* [EXERCISE BRIEF] Retype the data exactly, skipping any picture in it.

* [Items listed in a dataset]

<<<<

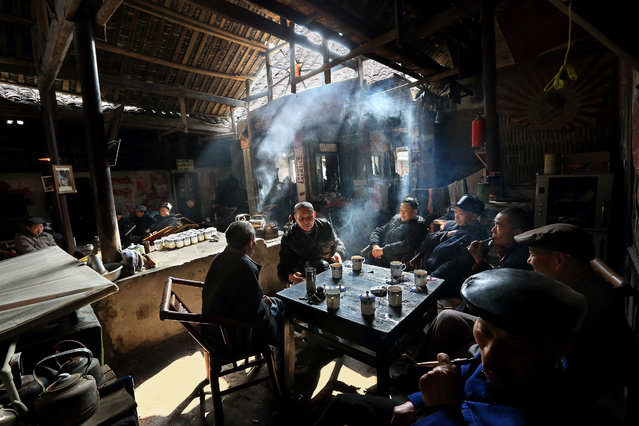 """""""The joy of tea and companion"""". I travelled to Chengdu, China last spring and encountered this group of elderly men enjoying their tea time in a traditional tea house. Photo location: China. (Photo and caption by Seng Huat Phua/National Geographic Photo Contest)"""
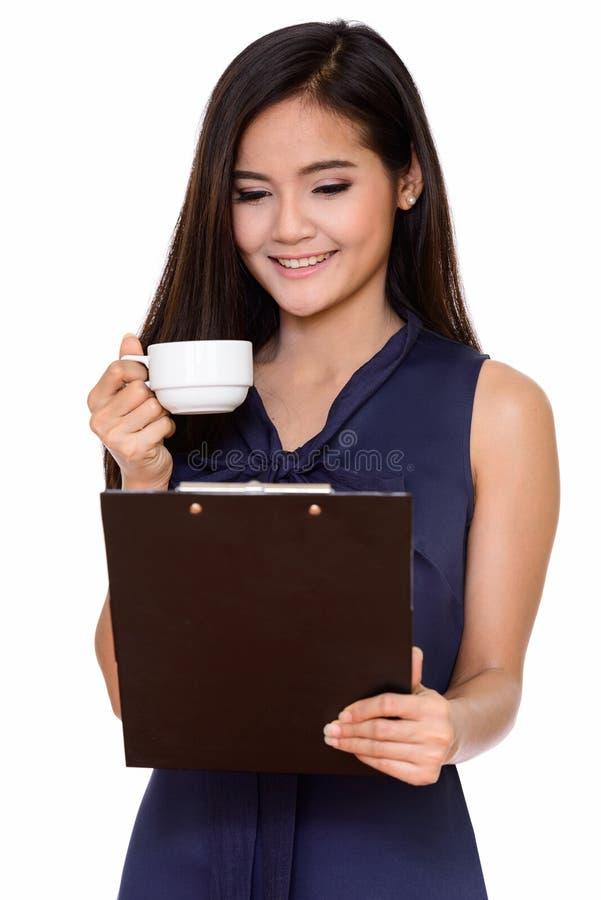 Ung lycklig h?rlig asiatisk drinki f?r stund f?r kvinnainnehavskrivplatta arkivfoto
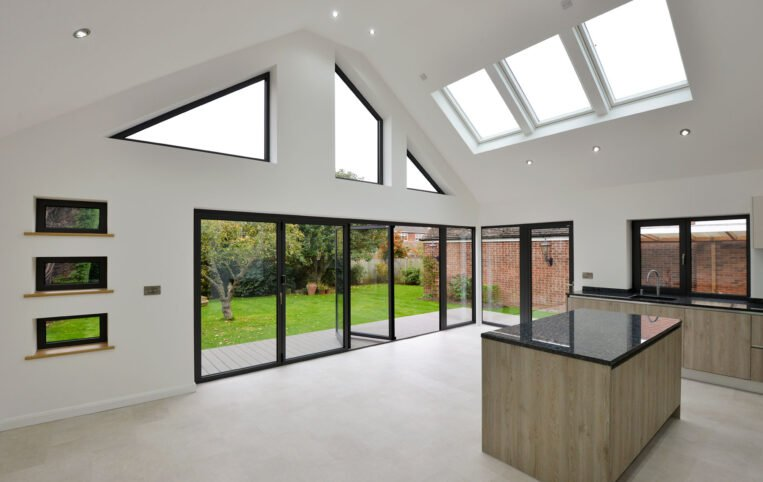 Bifolding Aluminium doors with rooflights and bespoke windows for bungalow extension in essex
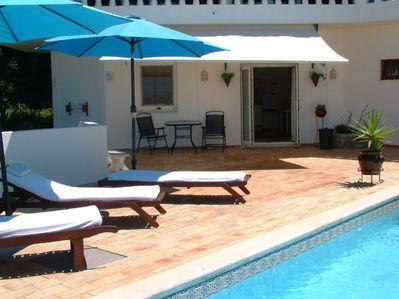 Exclusive pool side apartment high in the hills above Loule.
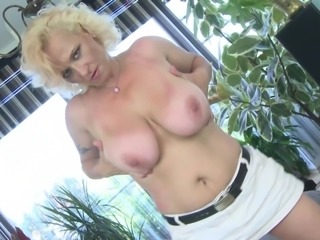 Blonde stripping while displaying her big tits in amateur mature shoot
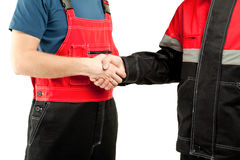 Industrial workers in uniform shake hands Royalty Free Stock Photography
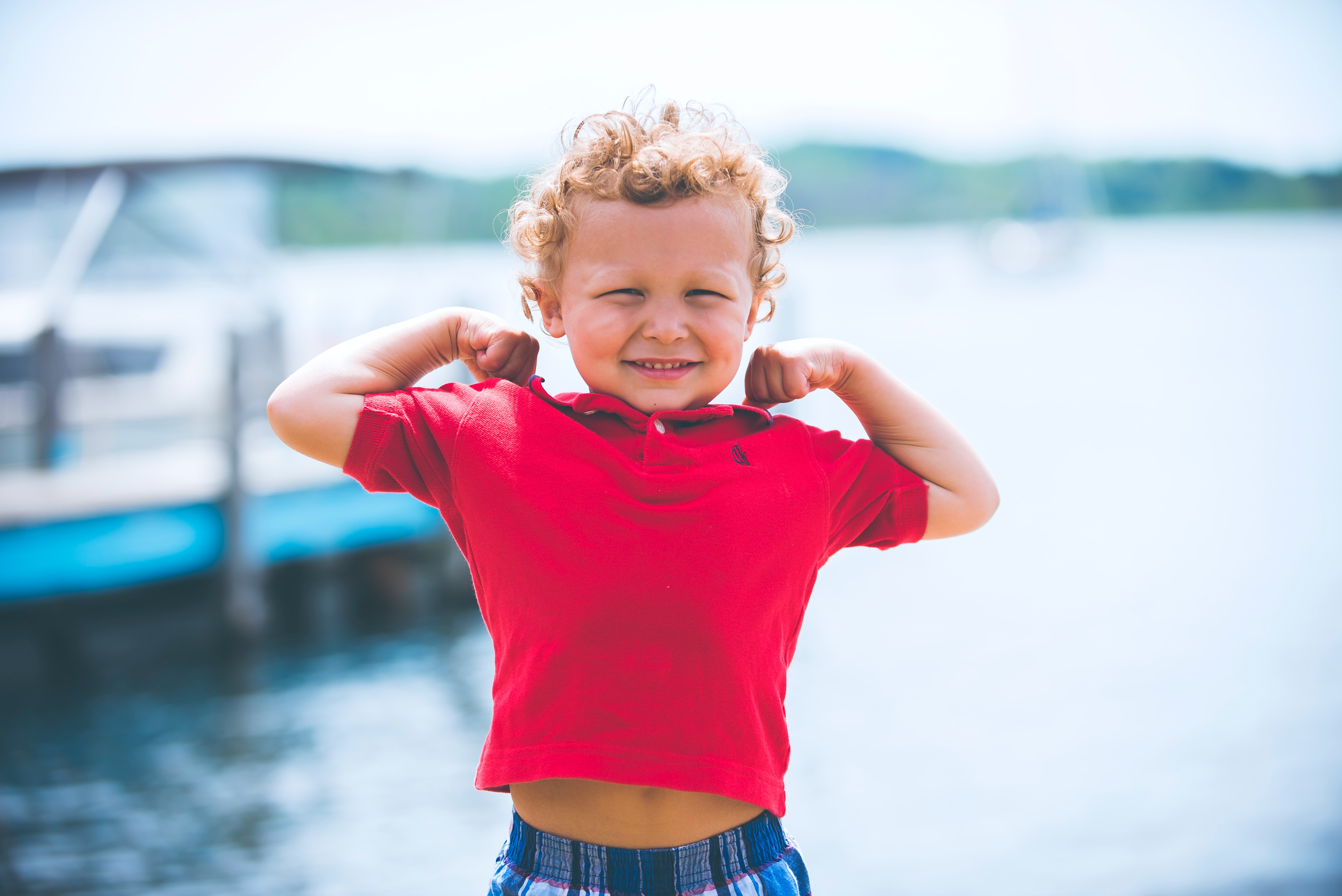 little boy in red shirt showing strength; pre-employment assessment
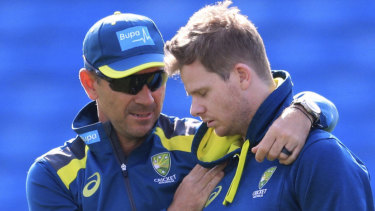 Australia coach Justin Langer, centre left, and Steve Smith, center right, during a nets session at Headingley, Leeds, England, Tuesday Aug. 20, 2019. England and Australia will begin the 3rd Ashes Test cricket match on Aug. 22. (Mike Egerton/PA via AP)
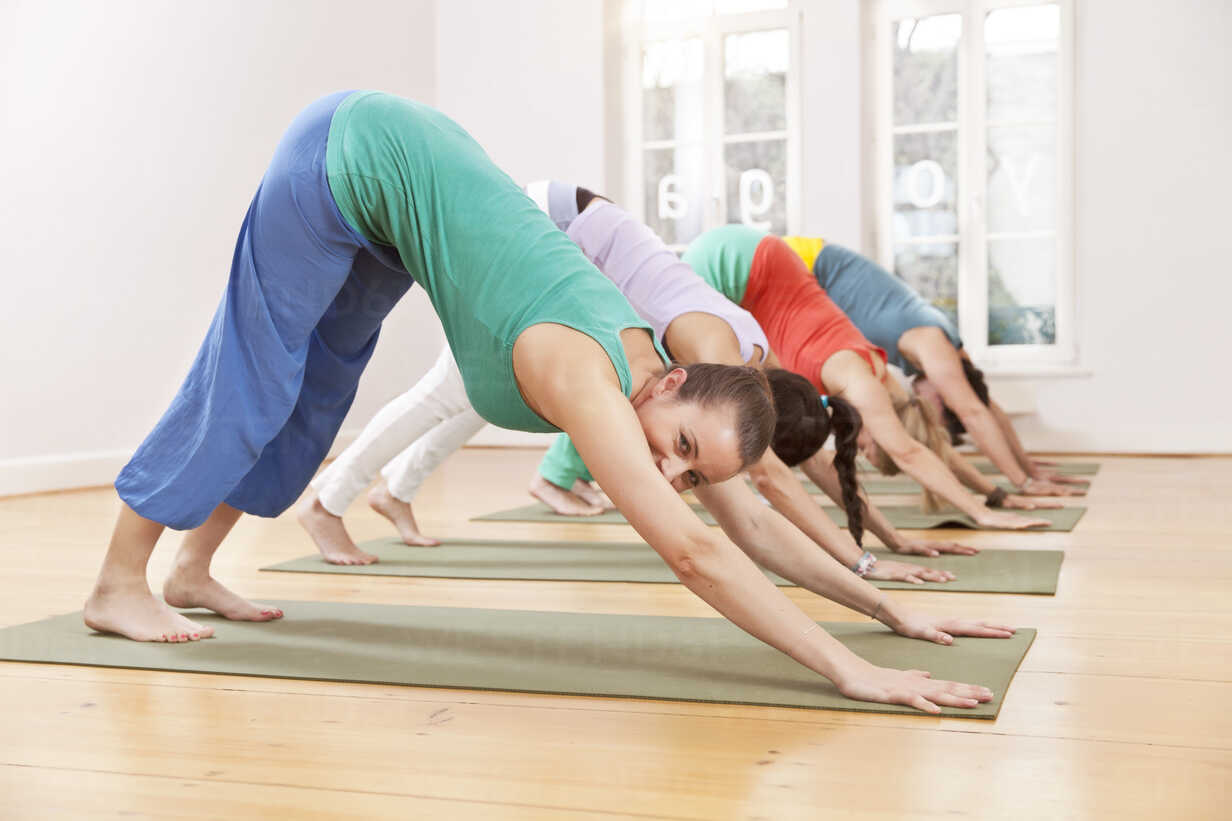 Group of people in yoga studio holding down dog pose – Stockphoto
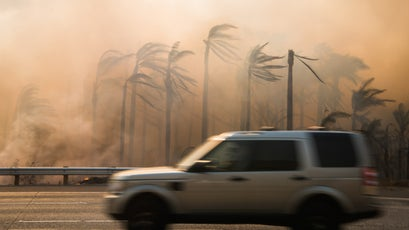 A motorist dives south on the 101 Freeway as the Thomas Fire burns between the roadway and the Pacific Ocean near Carpinteria, December 7, 2017.
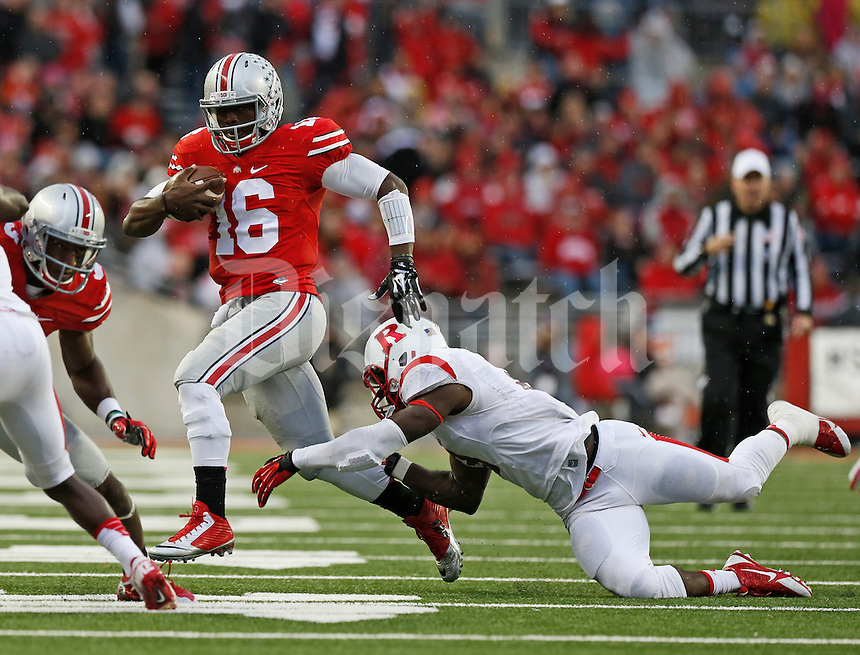 Ohio State Buckeyes quarterback J.T. Barrett (16) eludes the tackle attempt by Rutgers Scarlet Knights linebacker Steve Longa (3) during the third quarter of the NCAA football game at Ohio Stadium in Columbus on Oct. 18, 2014. (Adam Cairns / The Columbus Dispatch)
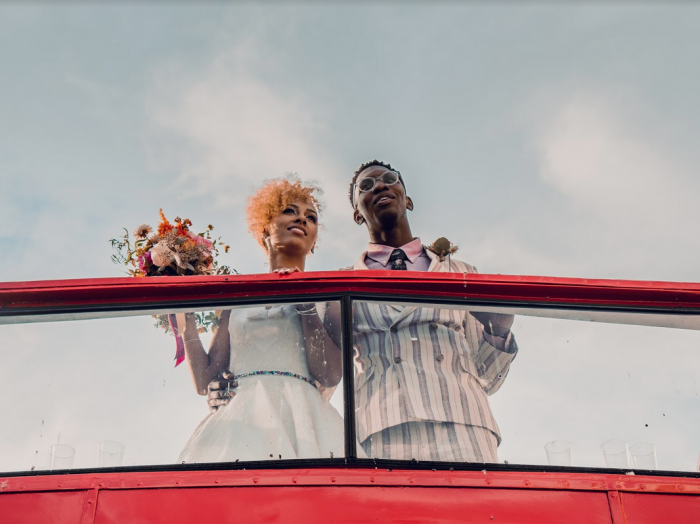 Real couple Paige and Benjamin - Bride wearing a short vintage style wedding dress and they are on a London Bus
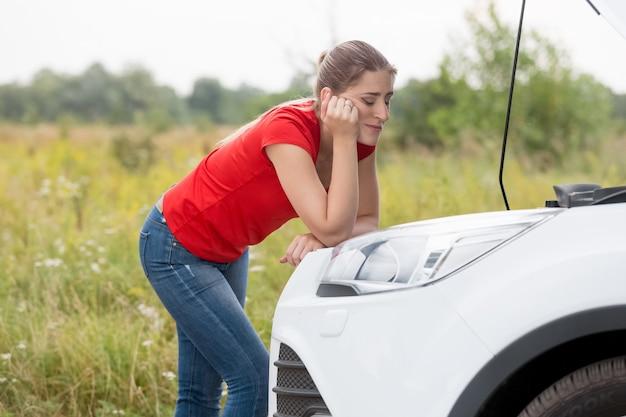 Porträt einer traurigen frau, die auf einem kaputten auto auf die landschaft schaut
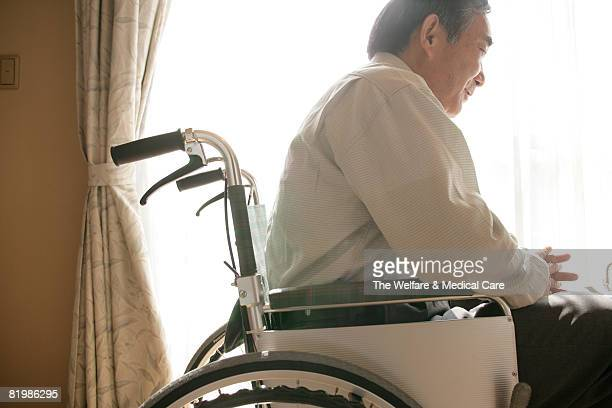 Mature man in wheelchair, smiling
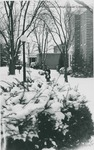 Bridgewater College, A student walking in snow by Yount Hall with Nininger Hall in the background, undated by Bridgewater College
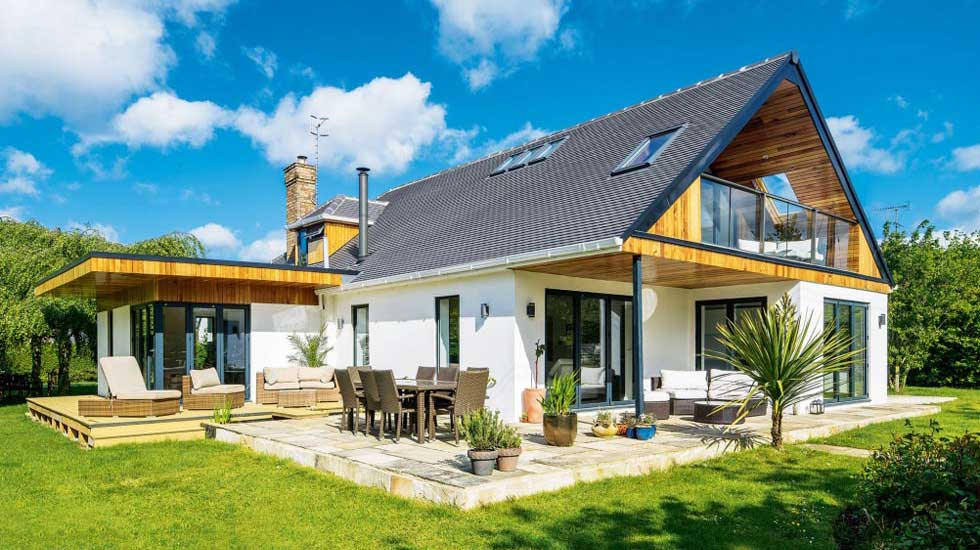 chalet style home with single storey extension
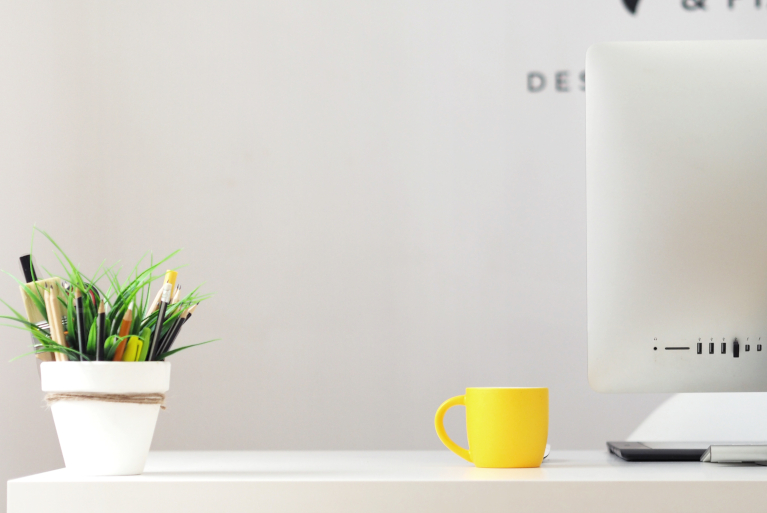 desk workspace with computer pot plant and yellow mug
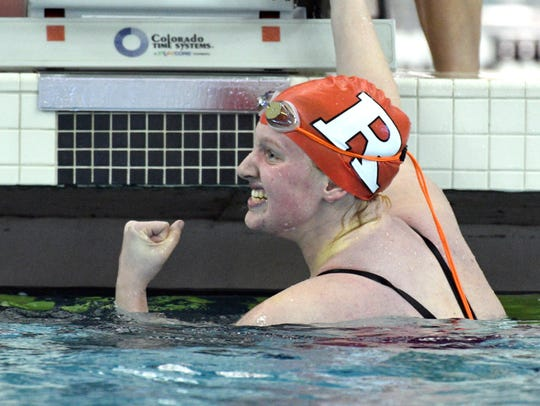 Swimming action during the North Central Conference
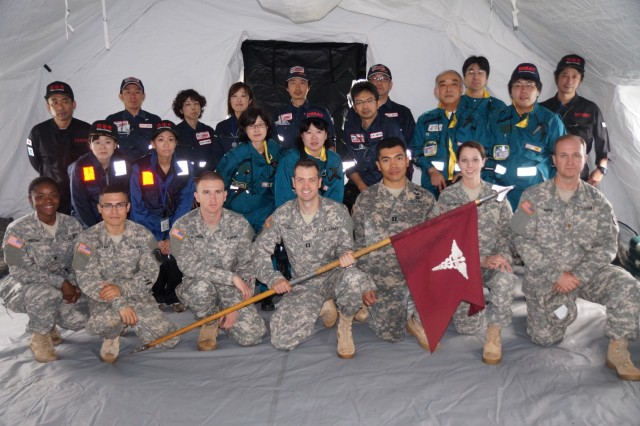 MEDDAC-Japan Soldiers stand with their Japanese Counterparts during the Sagamihara Disaster Drill Sept. 1, 2014. From left to right Spc. Kenya Horton, Pfc. Josue Vaquerano, Pfc. Mark Wilkinson, Capt. Michael Preczewski, Capt. Jino Caro, Pvt. Alisha Crampton,  and Maj. Quentin Rance.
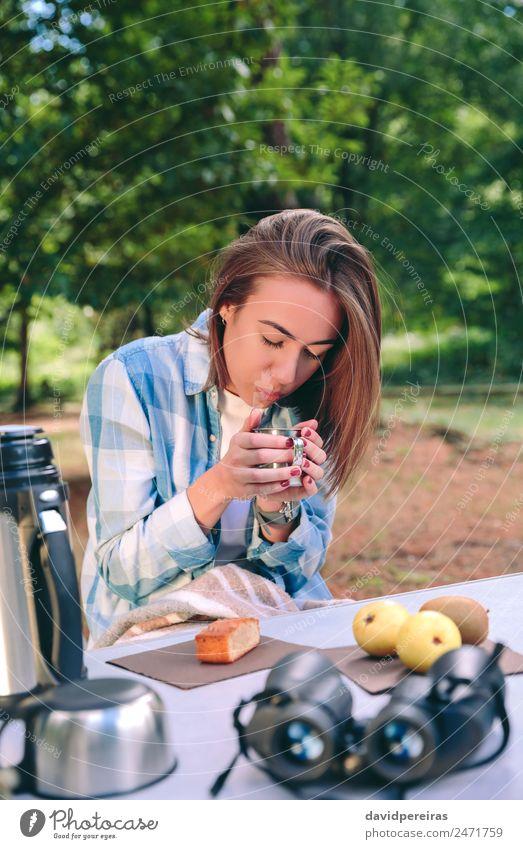 Frau mit einer Tasse heißem Kaffee, die unter der Decke sitzt. Frucht Frühstück Lifestyle Erholung Freizeit & Hobby Ferien & Urlaub & Reisen Ausflug Abenteuer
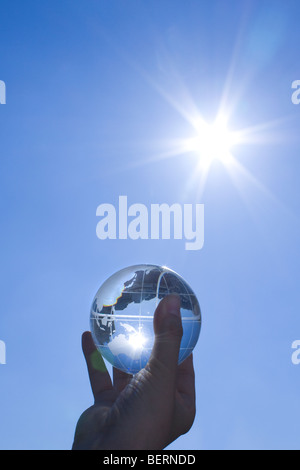 Man holding glass globe - Stock Photo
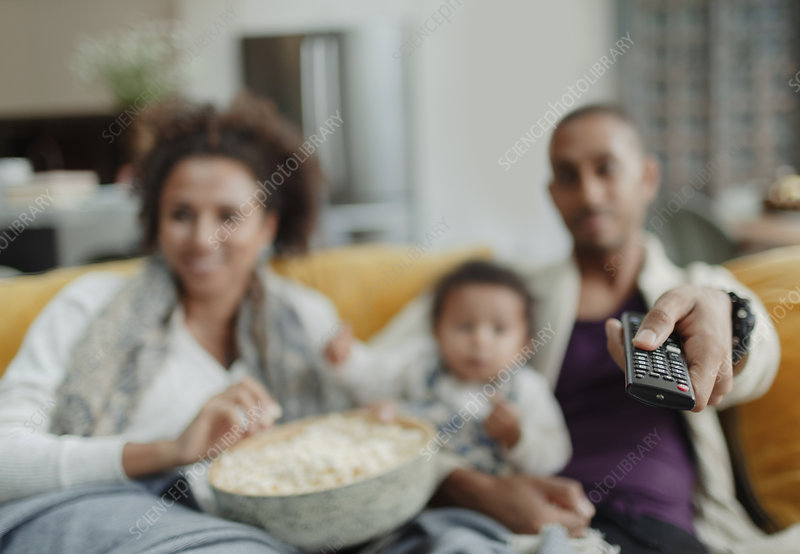 Family with remote control watching TV with popcorn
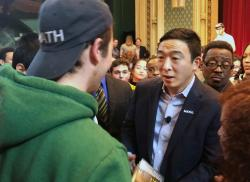 In this Dec. 5, 2019, photo Democratic presidential candidate Andrew Yang greets supporters at a campaign event at the University of Chicago in Chicago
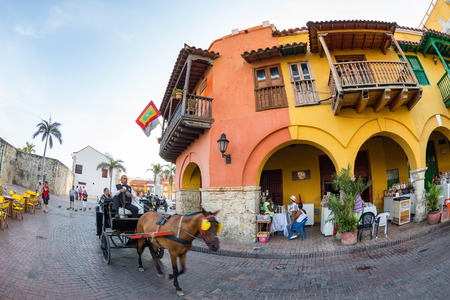 CARTAGENA, COLOMBIA - MAY 22: Unidentified tourists ride on a traditional horse drawn cart in front of the Donde Fidel restaurant in Cartagena, Colombia on May 22, 2016. Editorial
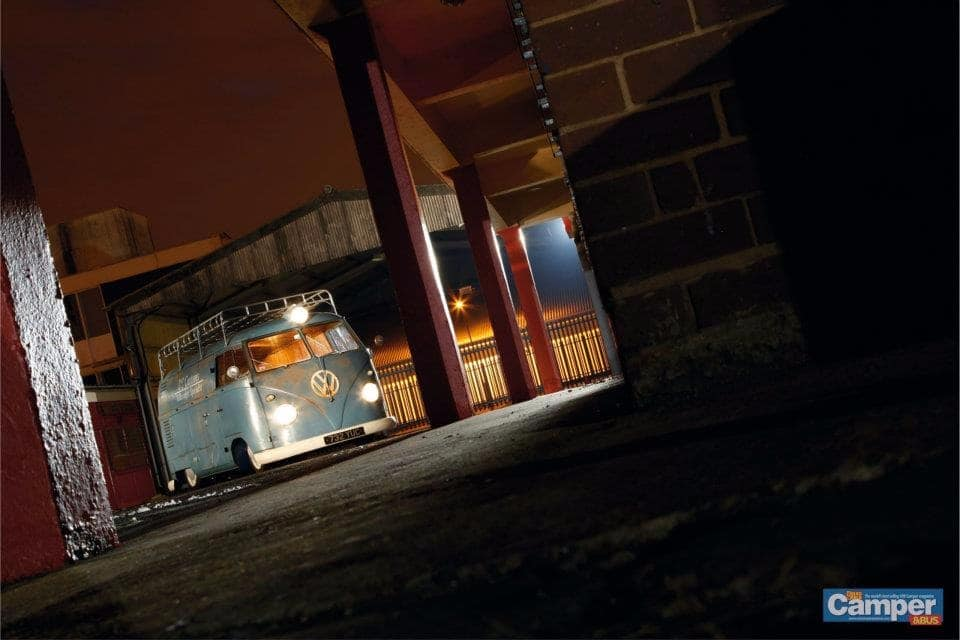 blue VW camper van at night with lights on in yard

>>>>

* [RESULT]
 """""""The joy of tea and companion"""". I travelled to Chengdu, China last spring and encountered this group of elderly men enjoying their tea time in a traditional tea house. Photo location: China. (Photo and caption by Seng Huat Phua/National Geographic Photo Contest)"""
 Ung lycklig h?rlig asiatisk drinki f?r stund f?r kvinnainnehavskrivplatta arkivfoto
 Bifolding Aluminium doors with rooflights and bespoke windows for bungalow extension in essex
 Exclusive pool side apartment high in the hills above Loule.
 Blonde stripping while displaying her big tits in amateur mature shoot
 Industrial workers in uniform shake hands Royalty Free Stock Photography
 little boy in red shirt showing strength; pre-employment assessment
 Australia coach Justin Langer, centre left, and Steve Smith, center right, during a nets session at Headingley, Leeds, England, Tuesday Aug. 20, 2019. England and Australia will begin the 3rd Ashes Test cricket match on Aug. 22. (Mike Egerton/PA via AP)
 Group of people in yoga studio holding down dog pose – Stockphoto
 A motorist dives south on the 101 Freeway as the Thomas Fire burns between the roadway and the Pacific Ocean near Carpinteria, December 7, 2017.
 Ohio State Buckeyes quarterback J.T. Barrett (16) eludes the tackle attempt by Rutgers Scarlet Knights linebacker Steve Longa (3) during the third quarter of the NCAA football game at Ohio Stadium in Columbus on Oct. 18, 2014. (Adam Cairns / The Columbus Dispatch)
 Real couple Paige and Benjamin - Bride wearing a short vintage style wedding dress and they are on a London Bus
 Porträt einer traurigen frau, die auf einem kaputten auto auf die landschaft schaut
 Mature man in wheelchair, smiling
 Bridgewater College, A student walking in snow by Yount Hall with Nininger Hall in the background, undated by Bridgewater College
 chalet style home with single storey extension
 desk workspace with computer pot plant and yellow mug
 Swimming action during the North Central Conference
 MEDDAC-Japan Soldiers stand with their Japanese Counterparts during the Sagamihara Disaster Drill Sept. 1, 2014. From left to right Spc. Kenya Horton, Pfc. Josue Vaquerano, Pfc. Mark Wilkinson, Capt. Michael Preczewski, Capt. Jino Caro, Pvt. Alisha Crampton,  and Maj. Quentin Rance.
 Frau mit einer Tasse heißem Kaffee, die unter der Decke sitzt. Frucht Frühstück Lifestyle Erholung Freizeit & Hobby Ferien & Urlaub & Reisen Ausflug Abenteuer
 Man holding glass globe - Stock Photo
 Family with remote control watching TV with popcorn
 In this Dec. 5, 2019, photo Democratic presidential candidate Andrew Yang greets supporters at a campaign event at the University of Chicago in Chicago
 CARTAGENA, COLOMBIA - MAY 22: Unidentified tourists ride on a traditional horse drawn cart in front of the Donde Fidel restaurant in Cartagena, Colombia on May 22, 2016. Editorial
 blue VW camper van at night with lights on in yard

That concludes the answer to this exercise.